Our next meeting on August 26 will feature Charles Eisenstein who will guide us through a "Gift Circle". We will meet at 7:00 pm at The Midtown Scholar, in the upstairs gallery.
A Gift Circle is this, as Charles expains:
Periodically, a group of people meet, sit in a circle, and each person takes a turn stating something he/she needs. Others can interject with "I've got one of those" or "I know someone who can do that," etc. After everyone has had their turn, you go around the circle again, this time stating something you want to give. It could be the gift of the use of something (borrowing tools), or a service (help fixing a car), or anything. Finally, you go around a third time expressing gratitude for something you received from the last time.
The intentions behind this are:
1. To build community. Community is woven from gift relationships, which is why community has so atrophied in an era when we pay for everything and get together only to consume things, or sit around talking about how much we agree with each other.
2. To bring less "stuff" into the wastestream. On my street, practically ever house has a complete set of power tools that gets used maybe 5 hours a year. Why produce new things, when there are so many things that are barely used?
3. To save money and reduce our reliance on the money economy.
4. To create and test-drive new modes of economic exchange that will allow us to thrive as the current system falls apart.
.........
coming together and sharing and gifting, building community.
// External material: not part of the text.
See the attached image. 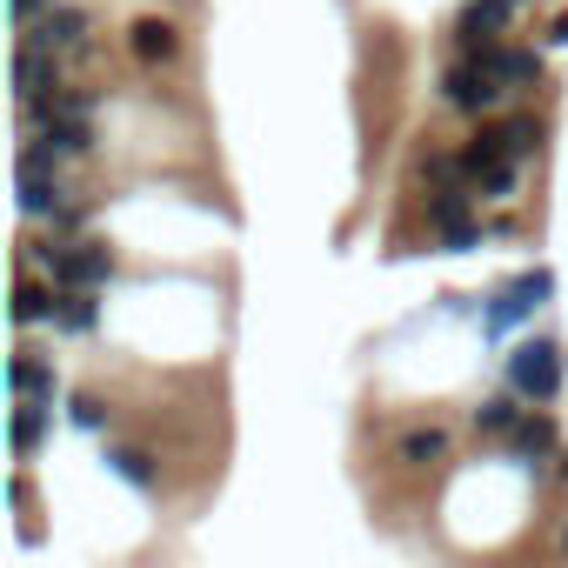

the gift is friendship and community.
round 1: what you need
round 2: what you have to offer
round 3: expressing gratitude
The idea of the gift circle is we come together to share our needs and services. People help each other out with our needs, and offer their services without expectation of getting anything in return. It’s a way of creating a gift economy (which is different than a trade, local currency, or money system).
People have been gifting each other massages, car mechanic help, graphic design services, bean soup, readings, babysitting, computer advice, clothes, veggies, editing, cleaning, places to stay, rides, help moving house, etc.